-- Start --

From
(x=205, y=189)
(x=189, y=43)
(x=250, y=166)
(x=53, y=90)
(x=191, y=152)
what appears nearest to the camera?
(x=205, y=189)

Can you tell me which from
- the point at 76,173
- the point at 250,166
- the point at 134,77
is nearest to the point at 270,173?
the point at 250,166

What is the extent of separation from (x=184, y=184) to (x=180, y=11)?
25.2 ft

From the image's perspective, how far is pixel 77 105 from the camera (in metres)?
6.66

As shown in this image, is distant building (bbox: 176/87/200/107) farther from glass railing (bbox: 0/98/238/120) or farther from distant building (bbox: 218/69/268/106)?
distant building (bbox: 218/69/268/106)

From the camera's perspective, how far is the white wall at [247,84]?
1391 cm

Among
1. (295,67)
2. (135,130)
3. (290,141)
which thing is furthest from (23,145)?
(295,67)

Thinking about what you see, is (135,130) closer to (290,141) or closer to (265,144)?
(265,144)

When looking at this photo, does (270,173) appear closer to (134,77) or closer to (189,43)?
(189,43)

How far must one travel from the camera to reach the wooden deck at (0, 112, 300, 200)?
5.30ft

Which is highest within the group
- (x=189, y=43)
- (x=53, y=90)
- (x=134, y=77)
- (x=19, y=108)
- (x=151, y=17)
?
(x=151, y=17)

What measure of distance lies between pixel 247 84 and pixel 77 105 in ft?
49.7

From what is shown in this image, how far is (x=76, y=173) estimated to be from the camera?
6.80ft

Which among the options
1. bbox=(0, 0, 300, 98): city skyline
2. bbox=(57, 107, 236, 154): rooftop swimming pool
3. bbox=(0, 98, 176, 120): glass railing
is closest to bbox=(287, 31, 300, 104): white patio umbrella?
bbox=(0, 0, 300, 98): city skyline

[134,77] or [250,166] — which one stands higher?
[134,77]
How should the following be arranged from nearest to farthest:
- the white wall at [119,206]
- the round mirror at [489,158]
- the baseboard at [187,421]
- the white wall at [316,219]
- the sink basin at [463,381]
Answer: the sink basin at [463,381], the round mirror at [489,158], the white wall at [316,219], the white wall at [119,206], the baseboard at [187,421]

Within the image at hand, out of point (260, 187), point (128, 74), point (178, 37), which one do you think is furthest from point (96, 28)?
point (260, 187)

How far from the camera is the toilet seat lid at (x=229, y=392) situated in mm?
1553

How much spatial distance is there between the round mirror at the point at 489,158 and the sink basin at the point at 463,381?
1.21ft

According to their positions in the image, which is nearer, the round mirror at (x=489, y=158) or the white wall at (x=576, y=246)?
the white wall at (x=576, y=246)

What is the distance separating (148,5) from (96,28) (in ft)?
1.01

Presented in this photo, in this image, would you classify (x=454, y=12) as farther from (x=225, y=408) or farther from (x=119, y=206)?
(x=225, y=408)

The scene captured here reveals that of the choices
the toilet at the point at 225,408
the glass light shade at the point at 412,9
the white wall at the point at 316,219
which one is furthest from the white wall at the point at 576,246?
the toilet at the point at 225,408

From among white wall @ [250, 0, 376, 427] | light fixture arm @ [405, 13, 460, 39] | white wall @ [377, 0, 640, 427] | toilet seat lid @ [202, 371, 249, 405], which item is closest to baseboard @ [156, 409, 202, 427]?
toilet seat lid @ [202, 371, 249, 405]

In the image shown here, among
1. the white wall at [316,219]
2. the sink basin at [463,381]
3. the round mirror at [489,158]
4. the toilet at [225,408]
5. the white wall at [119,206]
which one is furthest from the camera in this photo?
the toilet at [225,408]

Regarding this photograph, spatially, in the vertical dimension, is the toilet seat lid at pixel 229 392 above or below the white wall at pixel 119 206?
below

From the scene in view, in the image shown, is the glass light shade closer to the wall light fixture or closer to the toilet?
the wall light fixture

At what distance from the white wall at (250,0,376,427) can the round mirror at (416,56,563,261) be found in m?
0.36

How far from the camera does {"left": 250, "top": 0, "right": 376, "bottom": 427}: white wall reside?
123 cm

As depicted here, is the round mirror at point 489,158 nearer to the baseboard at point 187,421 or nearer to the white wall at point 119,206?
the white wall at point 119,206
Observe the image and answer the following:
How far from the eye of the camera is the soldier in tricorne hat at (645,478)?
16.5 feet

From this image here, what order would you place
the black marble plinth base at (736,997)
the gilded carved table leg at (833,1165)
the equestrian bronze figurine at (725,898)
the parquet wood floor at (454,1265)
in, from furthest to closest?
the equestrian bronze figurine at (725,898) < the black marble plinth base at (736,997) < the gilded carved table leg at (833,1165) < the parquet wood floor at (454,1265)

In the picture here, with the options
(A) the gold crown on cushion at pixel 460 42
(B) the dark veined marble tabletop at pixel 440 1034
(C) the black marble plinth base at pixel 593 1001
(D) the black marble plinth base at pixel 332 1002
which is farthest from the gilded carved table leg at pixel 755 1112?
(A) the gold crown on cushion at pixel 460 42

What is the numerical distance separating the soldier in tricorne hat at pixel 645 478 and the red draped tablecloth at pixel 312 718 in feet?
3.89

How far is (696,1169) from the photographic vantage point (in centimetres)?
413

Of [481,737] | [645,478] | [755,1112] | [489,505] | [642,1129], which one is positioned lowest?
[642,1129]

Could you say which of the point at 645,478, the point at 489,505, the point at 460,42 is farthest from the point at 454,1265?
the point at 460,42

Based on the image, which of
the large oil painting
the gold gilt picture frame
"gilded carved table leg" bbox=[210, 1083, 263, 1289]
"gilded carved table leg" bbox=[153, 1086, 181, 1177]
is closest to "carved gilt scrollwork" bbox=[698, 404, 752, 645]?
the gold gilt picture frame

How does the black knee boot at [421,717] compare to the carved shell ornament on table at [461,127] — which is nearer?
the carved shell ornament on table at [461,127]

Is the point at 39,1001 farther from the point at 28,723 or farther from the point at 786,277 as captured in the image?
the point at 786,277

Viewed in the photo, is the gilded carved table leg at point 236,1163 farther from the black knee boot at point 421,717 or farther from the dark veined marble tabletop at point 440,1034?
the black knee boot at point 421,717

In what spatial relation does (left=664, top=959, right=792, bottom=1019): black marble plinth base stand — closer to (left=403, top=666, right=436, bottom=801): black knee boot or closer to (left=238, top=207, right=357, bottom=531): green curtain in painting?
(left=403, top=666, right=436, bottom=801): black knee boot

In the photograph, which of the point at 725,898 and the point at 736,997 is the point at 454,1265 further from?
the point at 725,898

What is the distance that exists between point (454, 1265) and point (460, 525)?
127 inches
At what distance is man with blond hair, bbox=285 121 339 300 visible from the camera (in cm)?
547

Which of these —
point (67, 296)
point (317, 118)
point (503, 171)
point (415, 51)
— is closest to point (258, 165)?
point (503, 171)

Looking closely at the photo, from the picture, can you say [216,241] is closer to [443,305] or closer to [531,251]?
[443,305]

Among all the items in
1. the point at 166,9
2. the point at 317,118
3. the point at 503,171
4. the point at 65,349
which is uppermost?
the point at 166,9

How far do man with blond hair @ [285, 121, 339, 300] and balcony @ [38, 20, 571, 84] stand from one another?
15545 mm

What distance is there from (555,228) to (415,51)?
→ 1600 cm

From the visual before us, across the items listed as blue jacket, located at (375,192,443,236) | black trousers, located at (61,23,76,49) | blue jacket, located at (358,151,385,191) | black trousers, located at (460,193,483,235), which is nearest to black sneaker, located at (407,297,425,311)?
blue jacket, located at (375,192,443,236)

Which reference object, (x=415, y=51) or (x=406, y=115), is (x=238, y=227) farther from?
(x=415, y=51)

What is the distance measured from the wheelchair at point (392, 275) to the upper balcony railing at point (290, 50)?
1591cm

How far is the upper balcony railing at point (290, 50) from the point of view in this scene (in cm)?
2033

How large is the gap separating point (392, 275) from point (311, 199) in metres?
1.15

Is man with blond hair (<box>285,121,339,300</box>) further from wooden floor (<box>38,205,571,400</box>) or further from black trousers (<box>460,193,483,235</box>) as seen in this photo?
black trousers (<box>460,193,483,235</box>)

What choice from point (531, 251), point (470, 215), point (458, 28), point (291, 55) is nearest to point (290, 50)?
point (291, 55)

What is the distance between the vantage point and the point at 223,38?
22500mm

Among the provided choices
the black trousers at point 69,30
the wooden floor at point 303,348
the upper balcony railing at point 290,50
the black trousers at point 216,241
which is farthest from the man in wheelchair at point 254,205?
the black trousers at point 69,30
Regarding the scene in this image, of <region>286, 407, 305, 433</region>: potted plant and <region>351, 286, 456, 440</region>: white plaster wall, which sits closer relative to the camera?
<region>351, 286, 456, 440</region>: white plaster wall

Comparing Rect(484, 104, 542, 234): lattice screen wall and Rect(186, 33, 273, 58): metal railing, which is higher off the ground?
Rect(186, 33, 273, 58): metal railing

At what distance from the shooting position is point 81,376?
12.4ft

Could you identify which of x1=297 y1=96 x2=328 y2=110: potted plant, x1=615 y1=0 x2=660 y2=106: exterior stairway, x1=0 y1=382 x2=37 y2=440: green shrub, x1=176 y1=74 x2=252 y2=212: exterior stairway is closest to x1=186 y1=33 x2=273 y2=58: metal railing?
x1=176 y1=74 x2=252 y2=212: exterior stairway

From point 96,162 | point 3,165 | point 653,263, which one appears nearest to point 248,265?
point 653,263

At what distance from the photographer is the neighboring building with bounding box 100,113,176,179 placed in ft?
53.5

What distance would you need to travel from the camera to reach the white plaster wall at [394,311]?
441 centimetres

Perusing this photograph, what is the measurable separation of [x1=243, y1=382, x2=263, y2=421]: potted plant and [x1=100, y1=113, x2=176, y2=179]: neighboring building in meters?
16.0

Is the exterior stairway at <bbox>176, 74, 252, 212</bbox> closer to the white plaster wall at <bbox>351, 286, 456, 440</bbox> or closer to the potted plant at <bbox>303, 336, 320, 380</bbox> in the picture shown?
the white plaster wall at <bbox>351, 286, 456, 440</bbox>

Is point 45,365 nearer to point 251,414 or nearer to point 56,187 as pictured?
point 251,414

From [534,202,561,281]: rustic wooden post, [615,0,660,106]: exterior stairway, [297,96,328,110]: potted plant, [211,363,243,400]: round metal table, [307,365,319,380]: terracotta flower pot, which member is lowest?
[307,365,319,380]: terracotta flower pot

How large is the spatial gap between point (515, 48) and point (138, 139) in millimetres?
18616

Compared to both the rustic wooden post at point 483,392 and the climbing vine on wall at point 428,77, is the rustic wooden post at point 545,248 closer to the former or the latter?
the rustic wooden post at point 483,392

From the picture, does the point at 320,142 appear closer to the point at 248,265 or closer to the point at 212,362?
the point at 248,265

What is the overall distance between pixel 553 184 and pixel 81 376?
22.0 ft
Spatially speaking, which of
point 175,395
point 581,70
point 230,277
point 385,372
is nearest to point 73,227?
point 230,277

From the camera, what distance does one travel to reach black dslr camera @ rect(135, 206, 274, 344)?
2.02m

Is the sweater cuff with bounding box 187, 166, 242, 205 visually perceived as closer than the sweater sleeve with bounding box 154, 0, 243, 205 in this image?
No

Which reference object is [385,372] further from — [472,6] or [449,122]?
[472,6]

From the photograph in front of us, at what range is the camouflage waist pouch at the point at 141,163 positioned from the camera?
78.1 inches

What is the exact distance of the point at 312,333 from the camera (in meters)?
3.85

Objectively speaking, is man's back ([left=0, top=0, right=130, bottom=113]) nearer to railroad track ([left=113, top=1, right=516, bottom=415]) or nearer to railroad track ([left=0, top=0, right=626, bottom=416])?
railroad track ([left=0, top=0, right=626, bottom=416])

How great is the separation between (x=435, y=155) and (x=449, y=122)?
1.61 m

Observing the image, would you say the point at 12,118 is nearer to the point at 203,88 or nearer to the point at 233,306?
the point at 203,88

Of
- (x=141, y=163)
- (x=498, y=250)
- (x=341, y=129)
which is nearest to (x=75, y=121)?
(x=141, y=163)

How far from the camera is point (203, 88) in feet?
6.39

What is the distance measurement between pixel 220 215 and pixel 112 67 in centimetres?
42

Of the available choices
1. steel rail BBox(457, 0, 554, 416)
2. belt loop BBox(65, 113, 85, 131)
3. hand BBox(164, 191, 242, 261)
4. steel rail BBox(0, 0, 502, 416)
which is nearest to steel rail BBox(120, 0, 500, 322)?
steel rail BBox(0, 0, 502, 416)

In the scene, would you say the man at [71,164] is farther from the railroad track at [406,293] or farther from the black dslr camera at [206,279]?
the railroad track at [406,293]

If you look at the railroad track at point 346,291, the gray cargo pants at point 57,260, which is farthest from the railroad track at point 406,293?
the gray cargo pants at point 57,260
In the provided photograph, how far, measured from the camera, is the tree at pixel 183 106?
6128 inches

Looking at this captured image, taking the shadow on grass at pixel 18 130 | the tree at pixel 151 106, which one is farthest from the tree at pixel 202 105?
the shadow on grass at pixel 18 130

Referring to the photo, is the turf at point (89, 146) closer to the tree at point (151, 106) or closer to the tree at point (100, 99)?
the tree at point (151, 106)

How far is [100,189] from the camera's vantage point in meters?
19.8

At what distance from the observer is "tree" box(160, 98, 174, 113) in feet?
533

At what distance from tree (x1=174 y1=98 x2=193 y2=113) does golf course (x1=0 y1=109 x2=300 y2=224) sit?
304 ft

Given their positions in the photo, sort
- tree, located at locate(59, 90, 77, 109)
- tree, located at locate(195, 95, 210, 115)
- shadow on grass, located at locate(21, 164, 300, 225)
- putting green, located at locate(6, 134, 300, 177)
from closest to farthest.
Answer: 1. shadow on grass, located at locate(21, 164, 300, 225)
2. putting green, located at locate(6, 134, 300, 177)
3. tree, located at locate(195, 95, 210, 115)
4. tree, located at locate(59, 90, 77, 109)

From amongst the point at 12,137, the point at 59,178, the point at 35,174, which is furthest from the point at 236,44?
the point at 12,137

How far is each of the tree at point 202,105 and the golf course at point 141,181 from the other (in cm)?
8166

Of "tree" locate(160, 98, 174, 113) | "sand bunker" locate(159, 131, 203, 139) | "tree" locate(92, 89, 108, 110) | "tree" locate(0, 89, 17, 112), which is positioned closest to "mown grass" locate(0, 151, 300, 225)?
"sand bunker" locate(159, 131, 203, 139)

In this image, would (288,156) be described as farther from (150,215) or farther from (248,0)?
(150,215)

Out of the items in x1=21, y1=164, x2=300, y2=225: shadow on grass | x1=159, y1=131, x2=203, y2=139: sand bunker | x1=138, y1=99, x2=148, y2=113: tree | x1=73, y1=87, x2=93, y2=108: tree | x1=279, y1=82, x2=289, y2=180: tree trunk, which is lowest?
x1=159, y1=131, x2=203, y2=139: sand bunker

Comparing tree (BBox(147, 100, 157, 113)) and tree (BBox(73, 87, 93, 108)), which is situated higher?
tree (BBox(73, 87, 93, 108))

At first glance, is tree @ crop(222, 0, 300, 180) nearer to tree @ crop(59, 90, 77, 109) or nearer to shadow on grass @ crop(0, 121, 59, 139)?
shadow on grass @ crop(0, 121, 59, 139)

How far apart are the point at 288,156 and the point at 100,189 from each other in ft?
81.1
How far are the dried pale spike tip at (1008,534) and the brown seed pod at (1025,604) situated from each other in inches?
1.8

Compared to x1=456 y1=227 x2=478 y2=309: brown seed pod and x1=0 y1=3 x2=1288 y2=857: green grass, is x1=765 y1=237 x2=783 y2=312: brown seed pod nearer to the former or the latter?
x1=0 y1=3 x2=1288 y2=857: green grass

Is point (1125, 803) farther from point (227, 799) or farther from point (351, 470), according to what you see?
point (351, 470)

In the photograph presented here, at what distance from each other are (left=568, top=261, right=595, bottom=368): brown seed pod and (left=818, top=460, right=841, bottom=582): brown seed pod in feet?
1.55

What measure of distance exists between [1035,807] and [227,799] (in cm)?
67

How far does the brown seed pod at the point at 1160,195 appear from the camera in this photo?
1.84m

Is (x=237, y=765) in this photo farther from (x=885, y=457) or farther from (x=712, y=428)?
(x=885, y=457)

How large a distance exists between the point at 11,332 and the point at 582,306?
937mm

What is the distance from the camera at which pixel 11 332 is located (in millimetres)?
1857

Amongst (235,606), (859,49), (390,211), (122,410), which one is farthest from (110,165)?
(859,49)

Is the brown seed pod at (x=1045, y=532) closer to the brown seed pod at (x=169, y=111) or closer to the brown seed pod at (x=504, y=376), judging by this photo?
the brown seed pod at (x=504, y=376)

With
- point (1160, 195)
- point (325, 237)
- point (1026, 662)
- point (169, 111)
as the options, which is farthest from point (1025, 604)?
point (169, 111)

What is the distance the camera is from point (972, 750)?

-- End --

## GIVEN REQUEST
From the line containing "What is the distance from" down to the last line, reproduce the records exactly. Include both ends.

## CORRECT ANSWER
What is the distance from the camera at which pixel 11 332 is located (in millimetres)?
1857

Amongst (235,606), (859,49), (390,211), (122,410), which one is farthest from (110,165)?
(859,49)

Is the brown seed pod at (x=1045, y=532) closer to the brown seed pod at (x=169, y=111) or closer to the brown seed pod at (x=504, y=376), judging by this photo?
the brown seed pod at (x=504, y=376)

With
- point (1160, 195)
- point (325, 237)
- point (1026, 662)
- point (169, 111)
as the options, which is farthest from point (1025, 604)?
point (169, 111)

What is the distance the camera is from point (972, 750)?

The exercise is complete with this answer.